Por eso es que, dentro de las interrogantes que suelen formarse en mi cabeza cuando mis seres cercanos me dicen cosas así, me pregunto cuántas cosas no dejamos de pasar cada día, todos los días, sencillamente por tener una luz roja de alerta prendida durante bastante tiempo dentro de nuestras cabezas.

Por lo menos, dentro de la mía casi siempre hay una luz intermitente, a veces roja, a veces color ámbar como las de los carros de policía de las películas gringas. Además mi luz de alerta tiene incorporado un sistema estéreo con la voz de mi subconsciente. “Cuidado”, “¡Corre!”, “Este lo que quiere es fregarte la paciencia”, y así mil locuciones más por el estilo, en este aprendido vivir a la defensiva, así sea con los seres que están más próximos a uno.

Es que casi nunca, en esta agitada vida que solemos llevar, proximidad es sinónimo de cercanía.

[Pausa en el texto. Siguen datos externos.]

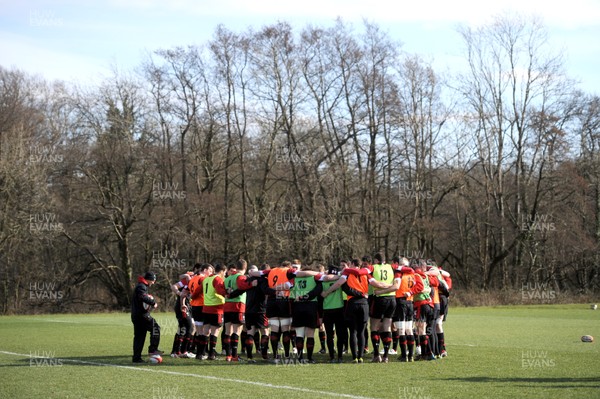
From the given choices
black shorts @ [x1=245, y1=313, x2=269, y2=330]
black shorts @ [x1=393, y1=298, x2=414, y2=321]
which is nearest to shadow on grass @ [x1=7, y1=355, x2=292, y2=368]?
black shorts @ [x1=245, y1=313, x2=269, y2=330]

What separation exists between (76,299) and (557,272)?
101ft

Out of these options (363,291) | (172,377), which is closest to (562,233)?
(363,291)

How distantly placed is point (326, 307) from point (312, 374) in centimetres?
252

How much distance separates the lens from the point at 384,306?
1559 cm

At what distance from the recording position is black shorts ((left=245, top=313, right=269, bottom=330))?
16344mm

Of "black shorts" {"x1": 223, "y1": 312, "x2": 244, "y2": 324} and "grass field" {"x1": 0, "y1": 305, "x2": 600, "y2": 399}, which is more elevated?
"black shorts" {"x1": 223, "y1": 312, "x2": 244, "y2": 324}

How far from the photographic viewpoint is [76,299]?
48.0m

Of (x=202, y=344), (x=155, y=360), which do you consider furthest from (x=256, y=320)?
(x=155, y=360)

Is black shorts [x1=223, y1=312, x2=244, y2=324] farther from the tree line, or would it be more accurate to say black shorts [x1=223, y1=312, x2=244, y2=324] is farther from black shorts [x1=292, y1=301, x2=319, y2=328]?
the tree line

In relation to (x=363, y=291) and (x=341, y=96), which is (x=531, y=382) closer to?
(x=363, y=291)

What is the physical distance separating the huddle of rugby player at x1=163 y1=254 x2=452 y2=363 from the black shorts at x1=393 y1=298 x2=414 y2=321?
2 centimetres

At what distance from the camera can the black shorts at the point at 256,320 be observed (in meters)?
16.3

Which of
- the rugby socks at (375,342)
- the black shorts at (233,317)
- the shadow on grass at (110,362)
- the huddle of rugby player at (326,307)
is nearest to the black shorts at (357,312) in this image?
the huddle of rugby player at (326,307)

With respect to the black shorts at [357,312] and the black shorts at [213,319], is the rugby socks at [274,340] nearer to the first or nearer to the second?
the black shorts at [213,319]
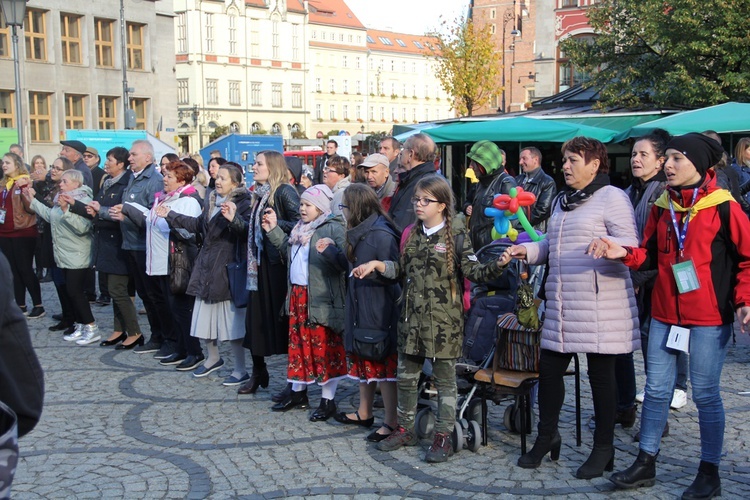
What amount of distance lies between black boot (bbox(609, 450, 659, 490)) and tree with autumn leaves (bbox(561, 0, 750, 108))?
15283mm

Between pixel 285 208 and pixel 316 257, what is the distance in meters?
0.80

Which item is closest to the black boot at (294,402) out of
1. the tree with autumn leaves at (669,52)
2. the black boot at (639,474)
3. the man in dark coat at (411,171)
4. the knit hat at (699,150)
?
the man in dark coat at (411,171)

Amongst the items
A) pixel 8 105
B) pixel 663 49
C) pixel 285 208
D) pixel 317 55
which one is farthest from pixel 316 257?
pixel 317 55

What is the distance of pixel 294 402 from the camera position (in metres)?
6.63

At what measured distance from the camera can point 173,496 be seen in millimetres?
4910

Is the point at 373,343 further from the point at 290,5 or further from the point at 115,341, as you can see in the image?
the point at 290,5

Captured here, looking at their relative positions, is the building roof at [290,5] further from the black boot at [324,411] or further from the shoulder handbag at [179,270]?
the black boot at [324,411]

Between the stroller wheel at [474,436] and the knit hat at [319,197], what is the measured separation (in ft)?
6.73

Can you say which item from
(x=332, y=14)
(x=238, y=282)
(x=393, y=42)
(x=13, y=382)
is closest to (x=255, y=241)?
(x=238, y=282)

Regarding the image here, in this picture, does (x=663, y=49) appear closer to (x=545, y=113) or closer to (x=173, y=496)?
(x=545, y=113)

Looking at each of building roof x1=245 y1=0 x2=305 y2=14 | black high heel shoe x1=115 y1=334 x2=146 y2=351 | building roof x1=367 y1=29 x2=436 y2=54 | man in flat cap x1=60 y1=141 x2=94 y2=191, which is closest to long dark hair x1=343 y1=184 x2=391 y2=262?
black high heel shoe x1=115 y1=334 x2=146 y2=351

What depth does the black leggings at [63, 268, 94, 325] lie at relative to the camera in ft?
30.4

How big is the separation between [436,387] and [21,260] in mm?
7240

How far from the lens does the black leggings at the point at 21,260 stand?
1061cm
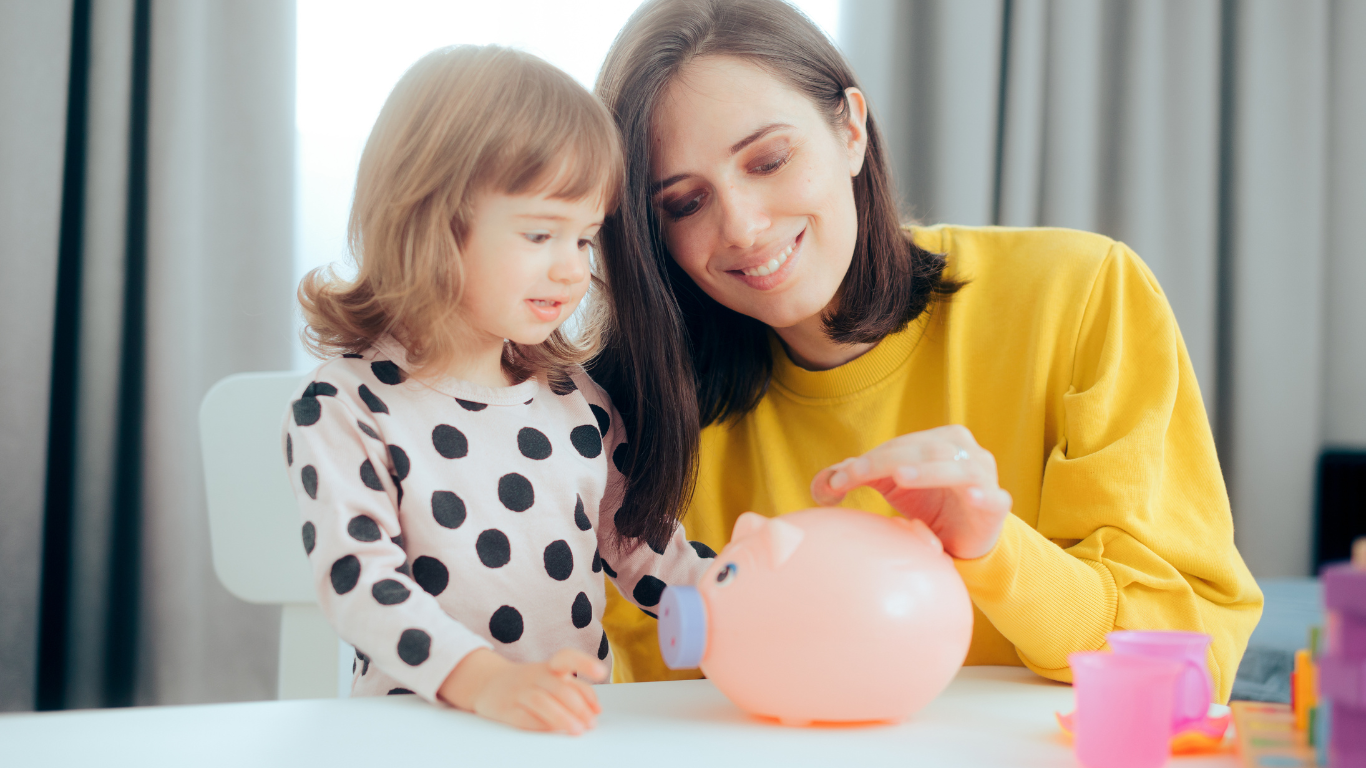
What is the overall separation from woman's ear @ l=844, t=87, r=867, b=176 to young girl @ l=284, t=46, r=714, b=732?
0.34 m

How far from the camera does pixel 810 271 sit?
3.37ft

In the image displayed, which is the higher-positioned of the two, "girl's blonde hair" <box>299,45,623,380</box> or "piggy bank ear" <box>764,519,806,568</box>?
"girl's blonde hair" <box>299,45,623,380</box>

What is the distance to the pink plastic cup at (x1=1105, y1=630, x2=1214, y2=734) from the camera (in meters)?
0.58

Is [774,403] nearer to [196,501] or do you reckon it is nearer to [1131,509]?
[1131,509]

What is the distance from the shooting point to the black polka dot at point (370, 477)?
29.5 inches

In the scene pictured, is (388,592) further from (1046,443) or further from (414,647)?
(1046,443)

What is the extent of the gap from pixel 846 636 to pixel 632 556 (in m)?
0.38

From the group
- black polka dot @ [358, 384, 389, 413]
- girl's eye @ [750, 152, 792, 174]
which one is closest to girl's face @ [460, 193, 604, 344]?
black polka dot @ [358, 384, 389, 413]

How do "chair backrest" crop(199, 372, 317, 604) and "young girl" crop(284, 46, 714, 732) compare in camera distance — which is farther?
"chair backrest" crop(199, 372, 317, 604)

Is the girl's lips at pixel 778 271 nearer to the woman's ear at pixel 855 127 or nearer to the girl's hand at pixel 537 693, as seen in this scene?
the woman's ear at pixel 855 127

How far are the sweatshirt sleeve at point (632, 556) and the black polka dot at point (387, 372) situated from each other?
0.20 m

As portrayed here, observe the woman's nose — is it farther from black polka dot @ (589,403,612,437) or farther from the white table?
the white table

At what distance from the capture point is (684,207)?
1.01 metres

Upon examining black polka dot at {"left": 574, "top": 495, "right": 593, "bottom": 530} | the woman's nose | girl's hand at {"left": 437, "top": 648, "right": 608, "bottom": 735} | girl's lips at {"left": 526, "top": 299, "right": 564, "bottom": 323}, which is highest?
the woman's nose
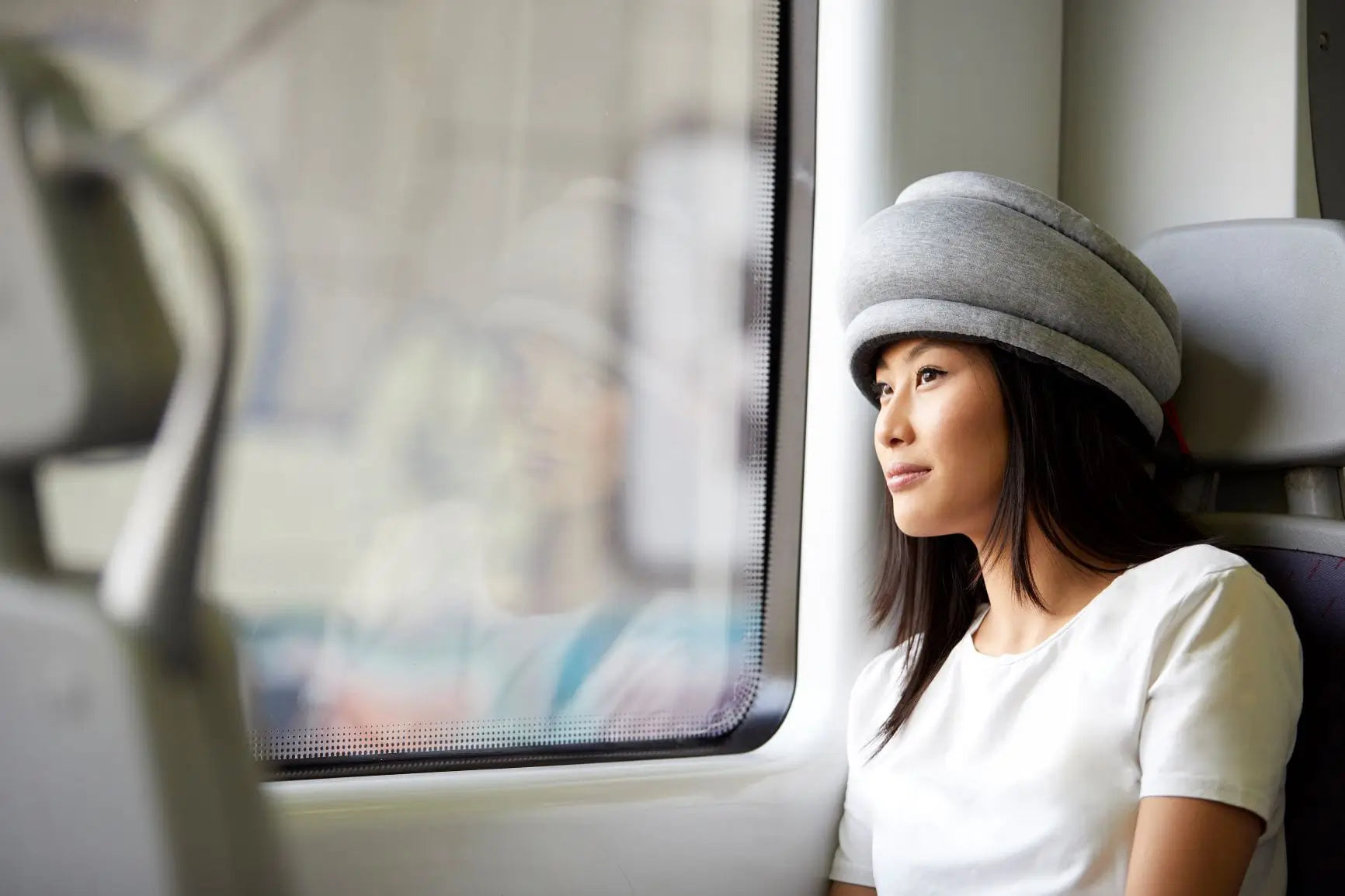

Así sea que nos conocemos desde hace mil años, porque íbamos al kínder juntos cuando el mundo era tan multicolor y extraño como el submarino amarillo de John, o que somos vecinos y subimos todos los días al mismo autobús para entrar y salir de nuestras casas, eso no es garantía para que yo sepa qué es lo que pasa dentro de tu cabeza, y mucho menos para que tú sepas que pasa dentro de la mía.

Entonces creo que sería estupendo que todos los semáforos virtuales (no los caraqueños) dejaran de funcionar a la vez, y lográramos aceptar al otro, a los otros, no como desconocidos, sino más bien como seres que, a pesar de las diferencias que puedan existir, estamos hechos todos de la misma carne, sangre, huesos y ondas cerebrales.